Instruction ::
Print the part of the material that opens with the line containing "At what distance" and runs through the end of the material, both included, word for word.

Dataset records ::
──────────

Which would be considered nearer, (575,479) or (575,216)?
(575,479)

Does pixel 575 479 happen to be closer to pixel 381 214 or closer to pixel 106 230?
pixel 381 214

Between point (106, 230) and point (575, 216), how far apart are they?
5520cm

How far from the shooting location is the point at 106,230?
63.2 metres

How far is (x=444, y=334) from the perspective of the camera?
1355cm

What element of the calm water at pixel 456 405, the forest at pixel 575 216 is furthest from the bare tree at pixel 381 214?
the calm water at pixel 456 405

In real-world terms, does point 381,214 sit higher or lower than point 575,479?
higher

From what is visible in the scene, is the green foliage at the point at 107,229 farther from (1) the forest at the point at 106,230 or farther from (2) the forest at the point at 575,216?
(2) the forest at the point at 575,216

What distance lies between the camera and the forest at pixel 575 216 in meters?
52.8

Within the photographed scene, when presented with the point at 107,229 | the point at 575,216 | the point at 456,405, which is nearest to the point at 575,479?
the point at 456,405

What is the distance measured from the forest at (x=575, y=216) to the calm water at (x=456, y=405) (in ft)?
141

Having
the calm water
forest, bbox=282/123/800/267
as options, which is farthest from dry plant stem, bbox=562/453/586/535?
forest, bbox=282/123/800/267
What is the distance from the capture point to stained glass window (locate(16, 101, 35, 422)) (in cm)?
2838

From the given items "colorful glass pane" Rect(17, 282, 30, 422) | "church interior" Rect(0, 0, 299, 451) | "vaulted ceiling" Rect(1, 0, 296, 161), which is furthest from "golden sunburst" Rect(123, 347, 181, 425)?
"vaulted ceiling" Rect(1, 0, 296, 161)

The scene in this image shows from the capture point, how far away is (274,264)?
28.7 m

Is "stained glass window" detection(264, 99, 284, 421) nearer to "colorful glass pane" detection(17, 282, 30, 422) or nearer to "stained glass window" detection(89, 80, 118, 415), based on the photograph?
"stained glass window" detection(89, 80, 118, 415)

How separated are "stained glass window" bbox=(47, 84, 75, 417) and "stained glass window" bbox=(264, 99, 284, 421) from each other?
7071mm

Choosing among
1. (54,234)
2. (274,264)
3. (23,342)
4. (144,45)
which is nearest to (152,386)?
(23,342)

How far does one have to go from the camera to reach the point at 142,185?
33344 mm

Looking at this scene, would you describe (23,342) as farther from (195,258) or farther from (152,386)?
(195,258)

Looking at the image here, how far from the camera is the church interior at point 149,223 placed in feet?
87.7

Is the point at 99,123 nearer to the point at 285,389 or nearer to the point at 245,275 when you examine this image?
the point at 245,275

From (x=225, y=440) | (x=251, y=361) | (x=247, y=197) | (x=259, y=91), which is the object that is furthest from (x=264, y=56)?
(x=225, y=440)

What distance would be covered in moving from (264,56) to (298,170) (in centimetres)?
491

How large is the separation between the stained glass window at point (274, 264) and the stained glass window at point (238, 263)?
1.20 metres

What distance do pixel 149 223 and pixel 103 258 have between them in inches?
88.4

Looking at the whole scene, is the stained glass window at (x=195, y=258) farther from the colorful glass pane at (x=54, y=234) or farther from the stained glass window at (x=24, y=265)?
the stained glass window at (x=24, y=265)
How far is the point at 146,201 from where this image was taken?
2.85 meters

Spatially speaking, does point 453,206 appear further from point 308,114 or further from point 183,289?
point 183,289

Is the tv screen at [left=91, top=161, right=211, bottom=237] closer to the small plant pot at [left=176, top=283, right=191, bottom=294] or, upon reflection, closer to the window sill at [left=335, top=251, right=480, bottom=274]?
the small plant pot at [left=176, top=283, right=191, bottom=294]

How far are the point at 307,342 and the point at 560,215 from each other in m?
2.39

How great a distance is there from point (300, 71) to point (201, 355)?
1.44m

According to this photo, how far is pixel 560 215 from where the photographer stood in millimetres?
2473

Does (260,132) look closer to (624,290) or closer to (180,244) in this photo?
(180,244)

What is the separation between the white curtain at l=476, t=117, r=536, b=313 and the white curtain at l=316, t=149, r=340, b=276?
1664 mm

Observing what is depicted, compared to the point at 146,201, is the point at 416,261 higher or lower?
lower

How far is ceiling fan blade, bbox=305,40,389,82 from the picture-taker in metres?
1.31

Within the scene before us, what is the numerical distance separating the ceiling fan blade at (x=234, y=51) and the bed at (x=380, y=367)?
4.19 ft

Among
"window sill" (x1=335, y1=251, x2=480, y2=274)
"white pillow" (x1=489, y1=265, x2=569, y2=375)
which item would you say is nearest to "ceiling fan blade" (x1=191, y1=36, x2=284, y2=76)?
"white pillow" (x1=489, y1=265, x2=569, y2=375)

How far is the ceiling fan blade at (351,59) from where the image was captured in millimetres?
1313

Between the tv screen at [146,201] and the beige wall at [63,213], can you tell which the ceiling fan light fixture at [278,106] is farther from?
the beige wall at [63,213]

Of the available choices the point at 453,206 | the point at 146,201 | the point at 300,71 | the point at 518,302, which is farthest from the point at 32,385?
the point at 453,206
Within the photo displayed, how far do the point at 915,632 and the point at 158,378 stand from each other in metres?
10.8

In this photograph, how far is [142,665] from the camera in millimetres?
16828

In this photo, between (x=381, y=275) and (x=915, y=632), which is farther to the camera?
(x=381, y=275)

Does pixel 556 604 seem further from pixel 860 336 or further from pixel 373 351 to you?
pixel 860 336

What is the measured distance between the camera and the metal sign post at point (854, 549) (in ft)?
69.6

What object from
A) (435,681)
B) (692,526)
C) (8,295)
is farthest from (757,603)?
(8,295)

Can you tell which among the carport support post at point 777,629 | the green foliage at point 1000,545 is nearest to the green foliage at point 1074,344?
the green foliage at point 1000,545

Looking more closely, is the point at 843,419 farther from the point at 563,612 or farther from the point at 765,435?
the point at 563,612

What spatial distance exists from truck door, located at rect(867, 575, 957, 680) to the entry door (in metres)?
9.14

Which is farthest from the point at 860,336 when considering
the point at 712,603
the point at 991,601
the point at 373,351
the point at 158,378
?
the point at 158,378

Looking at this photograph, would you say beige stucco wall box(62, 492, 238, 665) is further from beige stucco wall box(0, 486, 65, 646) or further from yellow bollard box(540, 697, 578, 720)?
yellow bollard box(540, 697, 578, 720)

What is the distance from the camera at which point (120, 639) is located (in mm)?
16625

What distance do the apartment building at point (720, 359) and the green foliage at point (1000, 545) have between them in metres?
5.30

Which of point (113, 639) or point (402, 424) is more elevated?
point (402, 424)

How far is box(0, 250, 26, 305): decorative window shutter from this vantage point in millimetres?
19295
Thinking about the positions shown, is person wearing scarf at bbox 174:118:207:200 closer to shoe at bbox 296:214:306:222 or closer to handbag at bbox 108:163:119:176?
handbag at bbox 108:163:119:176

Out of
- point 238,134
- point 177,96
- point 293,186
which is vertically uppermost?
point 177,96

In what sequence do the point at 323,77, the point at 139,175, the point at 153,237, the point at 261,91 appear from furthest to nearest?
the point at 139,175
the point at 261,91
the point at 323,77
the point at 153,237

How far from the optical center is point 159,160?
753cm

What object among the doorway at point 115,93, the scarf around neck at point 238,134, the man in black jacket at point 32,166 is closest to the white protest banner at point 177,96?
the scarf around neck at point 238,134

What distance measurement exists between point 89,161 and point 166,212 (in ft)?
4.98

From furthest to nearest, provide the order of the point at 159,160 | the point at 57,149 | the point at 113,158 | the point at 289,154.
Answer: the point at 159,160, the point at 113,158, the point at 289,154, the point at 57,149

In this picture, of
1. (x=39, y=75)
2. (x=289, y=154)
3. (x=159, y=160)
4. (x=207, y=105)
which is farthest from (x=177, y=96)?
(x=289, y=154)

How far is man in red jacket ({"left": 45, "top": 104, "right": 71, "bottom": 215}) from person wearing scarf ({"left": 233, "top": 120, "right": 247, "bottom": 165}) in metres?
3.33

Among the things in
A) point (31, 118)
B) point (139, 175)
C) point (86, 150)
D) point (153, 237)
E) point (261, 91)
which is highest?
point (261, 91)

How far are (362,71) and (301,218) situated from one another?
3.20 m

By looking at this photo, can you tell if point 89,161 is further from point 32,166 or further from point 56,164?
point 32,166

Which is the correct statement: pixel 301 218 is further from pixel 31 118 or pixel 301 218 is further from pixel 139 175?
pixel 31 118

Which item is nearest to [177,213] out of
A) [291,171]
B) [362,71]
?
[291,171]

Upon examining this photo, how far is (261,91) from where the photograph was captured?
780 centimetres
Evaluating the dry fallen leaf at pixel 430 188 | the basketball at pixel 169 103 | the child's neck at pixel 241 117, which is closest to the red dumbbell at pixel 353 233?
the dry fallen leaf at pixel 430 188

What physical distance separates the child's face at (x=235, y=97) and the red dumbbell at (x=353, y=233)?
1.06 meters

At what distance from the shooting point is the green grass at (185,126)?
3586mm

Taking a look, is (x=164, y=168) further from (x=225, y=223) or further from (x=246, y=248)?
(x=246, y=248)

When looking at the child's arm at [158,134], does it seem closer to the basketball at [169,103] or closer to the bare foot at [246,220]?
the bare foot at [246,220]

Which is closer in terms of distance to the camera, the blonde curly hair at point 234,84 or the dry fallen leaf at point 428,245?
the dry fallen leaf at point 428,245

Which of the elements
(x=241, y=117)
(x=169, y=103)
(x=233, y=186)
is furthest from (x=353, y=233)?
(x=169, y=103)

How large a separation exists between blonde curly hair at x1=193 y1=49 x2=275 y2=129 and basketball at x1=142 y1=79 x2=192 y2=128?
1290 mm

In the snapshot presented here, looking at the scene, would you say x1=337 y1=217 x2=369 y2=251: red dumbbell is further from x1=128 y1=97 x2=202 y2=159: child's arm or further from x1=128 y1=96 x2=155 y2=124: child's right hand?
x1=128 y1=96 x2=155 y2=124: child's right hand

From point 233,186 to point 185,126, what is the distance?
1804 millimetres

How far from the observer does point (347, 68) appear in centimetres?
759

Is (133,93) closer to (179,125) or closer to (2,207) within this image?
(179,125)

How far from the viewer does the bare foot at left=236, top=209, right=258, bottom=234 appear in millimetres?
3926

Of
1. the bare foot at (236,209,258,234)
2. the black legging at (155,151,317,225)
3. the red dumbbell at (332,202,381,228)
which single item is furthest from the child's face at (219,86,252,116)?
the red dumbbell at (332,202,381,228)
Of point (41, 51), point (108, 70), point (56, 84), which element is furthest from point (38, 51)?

──────────

Solution ::
At what distance from the shooting point is the green grass at (185,126)?
3586mm

Taking a look, is (x=164, y=168) further from (x=225, y=223) or further from (x=246, y=248)?
(x=246, y=248)

When looking at the child's arm at [158,134], does it seem closer to the basketball at [169,103] or closer to the bare foot at [246,220]?
the bare foot at [246,220]

Which is closer in terms of distance to the camera, the blonde curly hair at point 234,84 or the dry fallen leaf at point 428,245?
the dry fallen leaf at point 428,245

Which of the elements
(x=241, y=117)
(x=169, y=103)
(x=233, y=186)
is furthest from (x=353, y=233)?
(x=169, y=103)

How large a separation exists between blonde curly hair at x1=193 y1=49 x2=275 y2=129 and basketball at x1=142 y1=79 x2=192 y2=128?
1290 mm

In the snapshot presented here, looking at the scene, would you say x1=337 y1=217 x2=369 y2=251: red dumbbell is further from x1=128 y1=97 x2=202 y2=159: child's arm or further from x1=128 y1=96 x2=155 y2=124: child's right hand?
x1=128 y1=96 x2=155 y2=124: child's right hand

From point 233,186 to point 185,126, what is the distance?
1804 millimetres

How far from the observer does point (347, 68) appear in centimetres?
759

Is (133,93) closer to (179,125) or closer to (2,207) within this image?
(179,125)

How far from the viewer does the bare foot at left=236, top=209, right=258, bottom=234 appear in millimetres?
3926

Of
1. the bare foot at (236,209,258,234)
2. the black legging at (155,151,317,225)
3. the red dumbbell at (332,202,381,228)
which single item is furthest from the child's face at (219,86,252,116)?
the red dumbbell at (332,202,381,228)
Of point (41, 51), point (108, 70), point (56, 84), which element is furthest from point (38, 51)?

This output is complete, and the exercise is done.